Texto para leer -
Garachico

Condenado el exalcalde por pagar con dinero del geriátrico una sentencia

Miranda asume su culpabilidad y acepta una pena de un año de cárcel, tres de inhabilitación para la actividad pública y el reintegro de los 6.306 euros al asilo

08.06.2016 | 13:43
Condenado el exalcalde por pagar con dinero del geriátrico una sentencia
Ramón Miranda.

La Sección Segunda de la Audiencia Provincial condenó ayer al exalcalde de Garachico Ramón Miranda por cometer dos delitos, uno de prevaricación administrativa y otro de malversación de caudales públicos. El tribunal dictó este fallo in voce después de que el antiguo regidor de Coalición Canaria asumiera su culpabilidad y las partes personadas llegaran a un acuerdo de conformidad, que pasa por imponerle la pena de 12 meses de prisión, tres años y un día de inhabilitación para ejercer cualquier actividad pública y la obligación de devolver al Hospital-Residencia de Ancianos Nuestra Señora de La Concepción los 6.306,19 euros que sustrajo cuando era mandatario para pagar una resolución judicial que le castigaba por vulnerar el derecho al honor del empresario tinerfeño Luis López de Ayala.

[Registros de datos guardados]
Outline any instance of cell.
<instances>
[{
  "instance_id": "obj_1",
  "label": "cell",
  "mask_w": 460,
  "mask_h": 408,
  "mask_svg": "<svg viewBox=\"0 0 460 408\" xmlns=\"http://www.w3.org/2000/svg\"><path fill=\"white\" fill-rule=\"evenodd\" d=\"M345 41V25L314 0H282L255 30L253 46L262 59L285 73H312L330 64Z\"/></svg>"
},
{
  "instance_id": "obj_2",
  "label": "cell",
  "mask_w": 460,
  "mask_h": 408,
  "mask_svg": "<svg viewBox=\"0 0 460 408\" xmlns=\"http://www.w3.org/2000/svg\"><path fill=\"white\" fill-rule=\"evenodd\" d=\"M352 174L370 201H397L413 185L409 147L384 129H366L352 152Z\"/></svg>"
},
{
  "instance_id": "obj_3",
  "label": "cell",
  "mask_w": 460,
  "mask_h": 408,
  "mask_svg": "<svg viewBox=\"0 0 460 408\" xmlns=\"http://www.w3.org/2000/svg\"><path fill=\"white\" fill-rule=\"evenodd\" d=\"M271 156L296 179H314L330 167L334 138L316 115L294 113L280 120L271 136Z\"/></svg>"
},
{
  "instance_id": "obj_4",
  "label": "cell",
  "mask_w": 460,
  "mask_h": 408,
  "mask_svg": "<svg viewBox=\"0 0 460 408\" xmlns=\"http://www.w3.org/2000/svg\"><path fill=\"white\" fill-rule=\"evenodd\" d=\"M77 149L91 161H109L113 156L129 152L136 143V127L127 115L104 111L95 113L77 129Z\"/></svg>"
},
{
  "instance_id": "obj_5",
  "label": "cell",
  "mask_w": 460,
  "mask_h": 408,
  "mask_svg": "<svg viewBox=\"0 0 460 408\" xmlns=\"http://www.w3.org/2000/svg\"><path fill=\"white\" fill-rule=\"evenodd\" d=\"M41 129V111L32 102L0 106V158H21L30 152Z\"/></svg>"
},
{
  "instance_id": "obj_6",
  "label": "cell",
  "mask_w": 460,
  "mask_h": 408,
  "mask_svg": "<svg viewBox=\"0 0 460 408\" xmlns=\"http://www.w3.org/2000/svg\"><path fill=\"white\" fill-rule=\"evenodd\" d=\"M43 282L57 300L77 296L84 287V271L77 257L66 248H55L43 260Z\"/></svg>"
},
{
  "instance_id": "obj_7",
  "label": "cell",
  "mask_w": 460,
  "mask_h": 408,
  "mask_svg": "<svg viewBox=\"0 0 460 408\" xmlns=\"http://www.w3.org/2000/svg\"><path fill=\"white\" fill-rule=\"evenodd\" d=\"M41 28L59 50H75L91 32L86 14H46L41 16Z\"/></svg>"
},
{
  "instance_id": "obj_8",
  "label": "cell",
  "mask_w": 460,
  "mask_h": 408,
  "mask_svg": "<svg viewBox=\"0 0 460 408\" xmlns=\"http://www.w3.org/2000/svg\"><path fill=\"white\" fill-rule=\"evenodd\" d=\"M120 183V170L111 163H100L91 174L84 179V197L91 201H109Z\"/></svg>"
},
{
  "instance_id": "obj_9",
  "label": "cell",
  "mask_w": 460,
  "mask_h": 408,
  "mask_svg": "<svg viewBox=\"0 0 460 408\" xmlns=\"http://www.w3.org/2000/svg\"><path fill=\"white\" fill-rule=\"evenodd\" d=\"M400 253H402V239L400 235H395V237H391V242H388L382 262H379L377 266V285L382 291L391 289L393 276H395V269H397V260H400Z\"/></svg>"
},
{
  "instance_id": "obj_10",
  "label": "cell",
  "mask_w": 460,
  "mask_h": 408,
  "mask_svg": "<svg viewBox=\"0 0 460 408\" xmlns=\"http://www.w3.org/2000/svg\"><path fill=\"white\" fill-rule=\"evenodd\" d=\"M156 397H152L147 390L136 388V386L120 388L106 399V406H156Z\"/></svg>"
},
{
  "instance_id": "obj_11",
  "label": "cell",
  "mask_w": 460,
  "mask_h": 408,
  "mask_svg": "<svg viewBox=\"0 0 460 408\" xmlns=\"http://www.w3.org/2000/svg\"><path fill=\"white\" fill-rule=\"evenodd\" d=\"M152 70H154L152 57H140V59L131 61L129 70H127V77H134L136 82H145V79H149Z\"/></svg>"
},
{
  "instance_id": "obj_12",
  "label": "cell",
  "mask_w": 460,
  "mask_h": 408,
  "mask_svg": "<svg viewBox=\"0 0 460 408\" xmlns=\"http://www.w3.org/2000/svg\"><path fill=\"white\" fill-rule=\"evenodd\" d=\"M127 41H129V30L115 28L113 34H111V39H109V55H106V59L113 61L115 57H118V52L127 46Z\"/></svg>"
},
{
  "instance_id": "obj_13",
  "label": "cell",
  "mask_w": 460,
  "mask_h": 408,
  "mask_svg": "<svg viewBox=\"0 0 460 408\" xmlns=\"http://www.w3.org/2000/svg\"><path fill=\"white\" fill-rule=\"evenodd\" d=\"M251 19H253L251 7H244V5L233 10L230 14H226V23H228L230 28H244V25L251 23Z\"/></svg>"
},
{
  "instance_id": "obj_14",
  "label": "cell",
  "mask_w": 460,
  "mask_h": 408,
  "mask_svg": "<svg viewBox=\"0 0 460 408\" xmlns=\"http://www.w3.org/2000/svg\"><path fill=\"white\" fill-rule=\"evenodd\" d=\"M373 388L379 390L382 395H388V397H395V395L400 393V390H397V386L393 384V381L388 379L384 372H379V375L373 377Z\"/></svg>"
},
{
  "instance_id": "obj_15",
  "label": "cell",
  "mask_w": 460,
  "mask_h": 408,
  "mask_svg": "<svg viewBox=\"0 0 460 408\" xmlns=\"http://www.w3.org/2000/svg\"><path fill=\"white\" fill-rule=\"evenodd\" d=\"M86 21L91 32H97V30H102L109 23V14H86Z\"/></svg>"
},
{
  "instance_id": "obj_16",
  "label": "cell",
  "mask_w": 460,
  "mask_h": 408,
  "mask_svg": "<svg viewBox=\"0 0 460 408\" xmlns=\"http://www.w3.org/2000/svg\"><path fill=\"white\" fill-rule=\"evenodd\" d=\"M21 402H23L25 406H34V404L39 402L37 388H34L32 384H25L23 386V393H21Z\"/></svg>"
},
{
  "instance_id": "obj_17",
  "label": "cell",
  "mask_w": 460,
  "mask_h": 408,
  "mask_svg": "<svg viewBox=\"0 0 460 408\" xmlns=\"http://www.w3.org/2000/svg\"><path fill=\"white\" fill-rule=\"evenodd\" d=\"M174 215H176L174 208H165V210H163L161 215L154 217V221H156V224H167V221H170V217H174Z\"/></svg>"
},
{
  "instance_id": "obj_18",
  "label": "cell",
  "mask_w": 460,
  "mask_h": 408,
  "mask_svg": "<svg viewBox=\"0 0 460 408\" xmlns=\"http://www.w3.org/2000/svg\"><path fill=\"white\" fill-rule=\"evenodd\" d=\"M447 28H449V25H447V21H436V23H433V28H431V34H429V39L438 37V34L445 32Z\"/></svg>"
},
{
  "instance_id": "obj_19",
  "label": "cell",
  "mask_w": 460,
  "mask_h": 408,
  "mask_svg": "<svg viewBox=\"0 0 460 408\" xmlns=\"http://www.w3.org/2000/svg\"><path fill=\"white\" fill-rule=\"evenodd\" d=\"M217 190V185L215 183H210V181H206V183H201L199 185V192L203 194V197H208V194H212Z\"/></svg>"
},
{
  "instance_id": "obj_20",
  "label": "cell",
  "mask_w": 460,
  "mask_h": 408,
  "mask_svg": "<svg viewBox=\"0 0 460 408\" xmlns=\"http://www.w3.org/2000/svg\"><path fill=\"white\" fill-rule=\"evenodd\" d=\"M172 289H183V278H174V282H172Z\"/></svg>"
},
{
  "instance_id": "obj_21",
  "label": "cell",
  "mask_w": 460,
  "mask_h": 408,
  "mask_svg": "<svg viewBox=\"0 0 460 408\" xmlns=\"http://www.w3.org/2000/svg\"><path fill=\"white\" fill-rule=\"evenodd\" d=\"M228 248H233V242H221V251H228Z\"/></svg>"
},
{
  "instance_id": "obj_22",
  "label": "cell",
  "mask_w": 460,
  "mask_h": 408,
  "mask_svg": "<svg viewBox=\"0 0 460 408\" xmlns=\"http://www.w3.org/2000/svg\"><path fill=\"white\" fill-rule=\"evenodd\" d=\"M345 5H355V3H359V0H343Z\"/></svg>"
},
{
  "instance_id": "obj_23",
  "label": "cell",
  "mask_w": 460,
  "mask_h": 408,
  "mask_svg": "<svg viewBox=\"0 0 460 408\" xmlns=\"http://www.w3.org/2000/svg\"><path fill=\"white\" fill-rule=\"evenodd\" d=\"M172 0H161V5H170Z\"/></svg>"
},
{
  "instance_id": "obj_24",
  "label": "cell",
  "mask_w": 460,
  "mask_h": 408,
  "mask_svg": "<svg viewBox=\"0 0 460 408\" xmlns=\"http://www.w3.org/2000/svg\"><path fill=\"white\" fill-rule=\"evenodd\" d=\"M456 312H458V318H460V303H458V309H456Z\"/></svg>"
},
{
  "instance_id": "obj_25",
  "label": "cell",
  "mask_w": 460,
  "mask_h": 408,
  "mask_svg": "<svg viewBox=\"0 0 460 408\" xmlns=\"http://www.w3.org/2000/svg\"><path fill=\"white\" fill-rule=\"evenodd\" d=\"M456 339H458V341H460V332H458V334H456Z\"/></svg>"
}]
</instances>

Tarea asignada -
Continúa la noticia sobre la condena del exalcalde de Garachico a partir de su última frase.

Respuesta -
Estos últimos hechos se remontan a 2007, cuando el Juzgado de Primera Instancia Número 2 de Santa Cruz de Tenerife condenó a Ramón Miranda a poner 4.410 euros más las costas procesales por la intromisión ilegítima al derecho al honor del empresario debido a unas declaraciones que hizo en un periódico local. Tal y como recordó la Sala ayer, ese dictamen fue ratificado por la Audiencia, que añadió además las costas del recurso de apelación y los intereses devengados hasta el punto de que la cuantía que debía abonar el acusado por este caso alcanzó los 6.306,19 euros.

La sentencia emitida ahora determina que el procesado, "prescindiendo de los principios que deben regir la correcta y diligente administración del erario público, así como el correcto ejercicio de la función pública", aprovechó su condición de presidente del Organismo Autónomo Hospital-Residencia de Ancianos Nuestra Señora de La Concepción –cargo que ostentaba en su condición de alcalde de Garachico– para sustraer del asilo de ancianos el dinero que le hacía falta para cumplir el fallo. Como la residencia tiene la naturaleza jurídica de "fundación pública sometida al patronazgo del Ayuntamiento", la Sala indica que el condenado "acordó en la Junta de Gobierno del organismo autónomo, celebrada en noviembre de 2009, que los gastos mencionados [los más de 6.000 euros que debía pagar por vulnerar el derecho al honor] fueran satisfechos con cargo a los fondos de la institución".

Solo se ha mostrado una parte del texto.